Meet graduating sustainability master’s student Anthony Contento

Anthony Contento stands near a sign for his business, Contento RecyclingLast summer, we did a Q&A with Anthony Contento, a Master of Sustainability Leadership student in the School of Sustainability. Now that he just graduated with a few more accomplishments under his belt, we thought it was time to do a follow-up interview to learn about his capstone project and hear reflections about his experience with the program. Question: Can you tell us about your capstone project? Answer: My capstone project highlighted a new business venture into construction and demolition debris recycling. This new business was designed to complement my current business, which serves Central New York with scrap metal recycling, hauling and demolition services. The C&D recycling center has since been built and is fully outfitted and staffed. Contento Recycling LLC accepts unprocessed construction and demolition debris, sorts, processes and recycles whatever possible. The residual debris is processed in a horizontal grinder and made into a beneficial use material for local landfills. The purpose of the project is to divert as much material from the landfill stream as possible.
Contento Recycling breaks ground in May 2018. From left: Jerri Ann Cirino, Principal Owner; New York State Senator Jim Seward; City of Cortland Mayor Brian Tobin; Anthony Contento; Anthony’s father Jerry Contento; and Director of Cortland County Business Development Corp. Garry VanGorder.

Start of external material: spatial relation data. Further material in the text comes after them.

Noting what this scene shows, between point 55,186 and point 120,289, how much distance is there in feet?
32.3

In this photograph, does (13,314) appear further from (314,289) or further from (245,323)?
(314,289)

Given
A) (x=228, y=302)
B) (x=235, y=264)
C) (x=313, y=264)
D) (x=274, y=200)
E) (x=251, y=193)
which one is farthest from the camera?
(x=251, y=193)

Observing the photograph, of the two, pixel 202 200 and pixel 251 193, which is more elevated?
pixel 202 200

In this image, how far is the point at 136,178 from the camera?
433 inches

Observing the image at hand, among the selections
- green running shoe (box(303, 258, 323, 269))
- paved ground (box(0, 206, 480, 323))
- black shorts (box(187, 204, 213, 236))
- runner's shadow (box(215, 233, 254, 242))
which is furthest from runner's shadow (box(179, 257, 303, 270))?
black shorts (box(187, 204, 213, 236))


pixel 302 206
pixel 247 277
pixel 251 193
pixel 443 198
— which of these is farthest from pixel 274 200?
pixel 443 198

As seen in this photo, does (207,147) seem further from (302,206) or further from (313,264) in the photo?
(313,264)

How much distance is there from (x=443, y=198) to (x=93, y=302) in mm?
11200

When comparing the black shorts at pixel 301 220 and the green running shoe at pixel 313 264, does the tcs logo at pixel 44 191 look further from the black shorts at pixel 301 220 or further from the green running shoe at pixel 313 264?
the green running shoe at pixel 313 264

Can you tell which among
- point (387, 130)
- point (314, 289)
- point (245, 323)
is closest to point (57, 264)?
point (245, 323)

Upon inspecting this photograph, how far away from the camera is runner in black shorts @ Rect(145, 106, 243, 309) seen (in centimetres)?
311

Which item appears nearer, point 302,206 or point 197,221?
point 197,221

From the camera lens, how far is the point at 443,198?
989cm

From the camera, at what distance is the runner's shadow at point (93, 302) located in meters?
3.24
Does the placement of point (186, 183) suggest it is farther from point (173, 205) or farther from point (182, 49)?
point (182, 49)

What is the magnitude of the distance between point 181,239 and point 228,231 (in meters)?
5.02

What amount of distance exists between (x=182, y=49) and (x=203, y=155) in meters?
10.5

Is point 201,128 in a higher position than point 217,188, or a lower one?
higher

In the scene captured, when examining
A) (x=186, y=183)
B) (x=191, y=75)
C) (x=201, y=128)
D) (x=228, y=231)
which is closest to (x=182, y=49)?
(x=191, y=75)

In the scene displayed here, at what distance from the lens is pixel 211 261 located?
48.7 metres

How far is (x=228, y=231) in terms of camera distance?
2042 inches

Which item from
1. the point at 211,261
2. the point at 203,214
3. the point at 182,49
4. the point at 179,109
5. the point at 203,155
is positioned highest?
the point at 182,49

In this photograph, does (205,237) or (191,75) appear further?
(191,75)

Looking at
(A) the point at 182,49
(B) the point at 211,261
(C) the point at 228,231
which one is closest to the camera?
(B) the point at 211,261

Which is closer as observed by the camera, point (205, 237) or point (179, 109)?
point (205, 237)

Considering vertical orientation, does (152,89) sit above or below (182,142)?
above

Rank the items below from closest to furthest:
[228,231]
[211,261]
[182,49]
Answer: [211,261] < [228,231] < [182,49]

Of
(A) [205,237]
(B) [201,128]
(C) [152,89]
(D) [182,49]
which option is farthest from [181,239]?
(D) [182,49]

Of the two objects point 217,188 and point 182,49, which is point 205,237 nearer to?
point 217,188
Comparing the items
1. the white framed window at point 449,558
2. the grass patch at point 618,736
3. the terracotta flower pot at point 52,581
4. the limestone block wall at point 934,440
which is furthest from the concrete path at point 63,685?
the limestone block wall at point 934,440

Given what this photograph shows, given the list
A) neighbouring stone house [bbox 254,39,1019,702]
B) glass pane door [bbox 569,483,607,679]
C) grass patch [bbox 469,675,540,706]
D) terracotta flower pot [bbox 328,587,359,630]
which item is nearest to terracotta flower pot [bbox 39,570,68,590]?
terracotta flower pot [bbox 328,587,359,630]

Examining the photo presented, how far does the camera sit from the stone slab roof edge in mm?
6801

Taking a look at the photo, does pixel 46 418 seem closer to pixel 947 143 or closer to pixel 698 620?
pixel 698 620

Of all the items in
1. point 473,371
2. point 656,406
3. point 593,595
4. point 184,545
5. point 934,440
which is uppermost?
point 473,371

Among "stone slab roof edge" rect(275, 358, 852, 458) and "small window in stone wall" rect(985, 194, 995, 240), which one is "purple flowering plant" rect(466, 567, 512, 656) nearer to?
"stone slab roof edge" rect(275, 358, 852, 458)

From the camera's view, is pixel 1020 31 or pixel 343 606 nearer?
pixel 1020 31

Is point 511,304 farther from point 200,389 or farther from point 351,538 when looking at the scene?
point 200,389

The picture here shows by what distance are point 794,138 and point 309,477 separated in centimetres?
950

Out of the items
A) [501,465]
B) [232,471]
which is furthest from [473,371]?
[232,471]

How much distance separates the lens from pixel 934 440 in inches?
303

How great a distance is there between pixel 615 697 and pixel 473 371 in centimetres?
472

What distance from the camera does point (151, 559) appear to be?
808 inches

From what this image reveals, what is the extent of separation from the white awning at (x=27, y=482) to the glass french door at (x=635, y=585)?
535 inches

Q: We heard you won a grant related to sustainability and Contento Recycling — what is the grant and what will it allow you to do? A: I applied for two New York State grants to help get Contento Recycling started and was awarded both. Both grants were awarded based on our substantial investment into a new business and new jobs associated with the beginning of the business. The project I designed qualified us for up to $245,000, and of that I have received $100,000 so far in funding. Q: What was your favorite part of the Master of Sustainability Leadership program? A: My favorite part about the MSL degree was being able to take the concepts that we were studying and directly apply them to my business as I started it from scratch. It was tremendously helpful to apply things like the triple-bottom line business ideology to my business as I made day to day decisions. I would learn about something while completing my MSL course work and it would spark an idea for my business. Q: What have been some of your biggest takeaways from the program? A: I would have to say the biggest takeaway I have from the MSL degree is that sustainability is about breaking down barriers of what is and is not possible. Challenging the status quo and embracing a problem solving mentality liberates you and gives you the potential to accomplish anything. This is apparent through the people and organizations that we have studied throughout the MSL degree. Q: How did you balance your classes with your work/personal life? A: Balancing work, classes and a personal life was a major challenge for me. Being a private business owner you really don’t have set hours. Some days you may work eight hours; some days it might be double that. There were several days that I literally spent the night at my office because I had so much to do between work and my course work. That being said, every hour of extra time I put in has eventually paid dividends in one way or another.